While I’m on condition (3) of the definition of “unitarian,” I have suspected (and it has now been confirmed) that it’s meant to rule out Leftow and Oneness Pentecostals from being unitarian. Tuggy says this:
A Oneness person may believe that the Father just is (is numerically the same as) God, but he can’t be a unitarian if he also thinks that the Son just is God.
Quite frankly, I don’t get the motivation for ruling Oneness out. But does Oneness fail to satisfy condition (3)?
Nope. If one accepts both a standard Oneness Christology and a Model A compositional Christology, then the Father is “in” the composite Christ, but the Father isn’t numerically identical to Christ. This is what I have argued is David K. Bernard’s view. And then Oneness Pentecostal can just say (as they sometimes do) that the Holy Spirit refers to “God in spiritual action.” That some Oneness Pentecostals could count as unitarians while others don’t seems odd.
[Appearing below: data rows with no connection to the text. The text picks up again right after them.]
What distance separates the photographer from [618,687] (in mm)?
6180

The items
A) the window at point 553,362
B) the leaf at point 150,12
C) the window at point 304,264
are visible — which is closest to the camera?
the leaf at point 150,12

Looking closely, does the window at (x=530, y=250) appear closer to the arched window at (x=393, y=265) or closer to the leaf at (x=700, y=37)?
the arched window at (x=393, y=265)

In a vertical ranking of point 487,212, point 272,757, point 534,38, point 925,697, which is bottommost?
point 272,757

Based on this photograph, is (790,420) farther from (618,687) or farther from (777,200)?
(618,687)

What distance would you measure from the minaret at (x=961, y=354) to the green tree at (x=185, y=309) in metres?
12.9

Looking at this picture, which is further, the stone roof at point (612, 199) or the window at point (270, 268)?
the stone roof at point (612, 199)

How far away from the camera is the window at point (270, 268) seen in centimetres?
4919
I hope that he might explain this to me.
Notice what his explanation of condition (3) just above does as well. It rules out anybody who believes God just is the Father and who believes that “Holy Spirit” sometimes also refers to the Father. If there’s even one case in the NT where the (supposed) unitarian believes the Holy Spirit just is God (some use Luke 1:35 to show this), then that individual is not a unitarian after all. So either we need to modify condition (3) of the definition, or we need an explanation for what I’ve misunderstood here so we can leave it as-is.
At the very least, what I I’ve tried to show is that his definition of “unitarian” isn’t as “clear and uncontroversial” as he claimed in “Tertullian the Unitarian.”
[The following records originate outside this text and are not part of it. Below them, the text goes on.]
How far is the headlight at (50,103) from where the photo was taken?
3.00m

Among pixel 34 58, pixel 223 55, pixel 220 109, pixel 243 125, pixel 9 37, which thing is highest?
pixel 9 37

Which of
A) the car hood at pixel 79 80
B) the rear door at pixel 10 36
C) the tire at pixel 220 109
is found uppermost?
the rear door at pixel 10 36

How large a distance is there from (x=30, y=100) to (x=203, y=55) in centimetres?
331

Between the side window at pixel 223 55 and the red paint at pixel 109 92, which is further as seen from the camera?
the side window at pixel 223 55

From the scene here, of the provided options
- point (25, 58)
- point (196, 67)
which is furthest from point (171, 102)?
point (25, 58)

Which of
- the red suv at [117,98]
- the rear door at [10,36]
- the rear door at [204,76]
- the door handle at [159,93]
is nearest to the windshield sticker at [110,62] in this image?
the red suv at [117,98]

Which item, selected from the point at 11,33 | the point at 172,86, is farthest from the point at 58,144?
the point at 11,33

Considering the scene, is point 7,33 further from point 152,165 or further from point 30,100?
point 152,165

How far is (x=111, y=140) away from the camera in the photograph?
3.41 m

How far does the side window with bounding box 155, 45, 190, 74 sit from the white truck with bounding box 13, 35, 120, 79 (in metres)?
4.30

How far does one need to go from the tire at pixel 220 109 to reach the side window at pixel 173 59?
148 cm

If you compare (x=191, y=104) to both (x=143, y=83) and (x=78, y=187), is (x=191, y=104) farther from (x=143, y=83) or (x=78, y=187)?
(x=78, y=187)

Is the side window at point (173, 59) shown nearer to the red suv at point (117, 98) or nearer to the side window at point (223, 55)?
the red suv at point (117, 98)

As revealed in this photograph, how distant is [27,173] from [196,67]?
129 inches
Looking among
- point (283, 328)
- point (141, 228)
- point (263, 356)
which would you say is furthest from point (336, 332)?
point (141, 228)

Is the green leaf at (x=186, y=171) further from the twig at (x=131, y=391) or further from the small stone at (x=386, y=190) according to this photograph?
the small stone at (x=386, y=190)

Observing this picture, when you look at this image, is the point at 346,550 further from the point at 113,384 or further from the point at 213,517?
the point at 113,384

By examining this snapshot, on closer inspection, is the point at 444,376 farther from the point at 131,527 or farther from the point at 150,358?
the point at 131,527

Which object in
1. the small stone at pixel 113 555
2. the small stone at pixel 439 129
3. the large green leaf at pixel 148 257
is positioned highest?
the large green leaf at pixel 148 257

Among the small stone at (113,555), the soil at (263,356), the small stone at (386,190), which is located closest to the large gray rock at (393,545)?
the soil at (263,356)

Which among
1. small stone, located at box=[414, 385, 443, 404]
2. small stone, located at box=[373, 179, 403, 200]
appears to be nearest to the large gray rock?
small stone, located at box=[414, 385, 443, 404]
5. Going for the kill? What I argued in the last section of my post wasn’t meant to get all MTs “to avoid the ire of the U-word.” It was meant to show that if Augustine, Aquinas, and Hasker can all count as “unitarian,” something has gone awry.
The problems here are even more significant than I was able to raise in that post. In the near future, Beau Branson and I are releasing some videos where we raise three problems for Tuggy’s definition of “unitarian.” Sticking to his definitions, come what may, doesn’t look like a good option to us.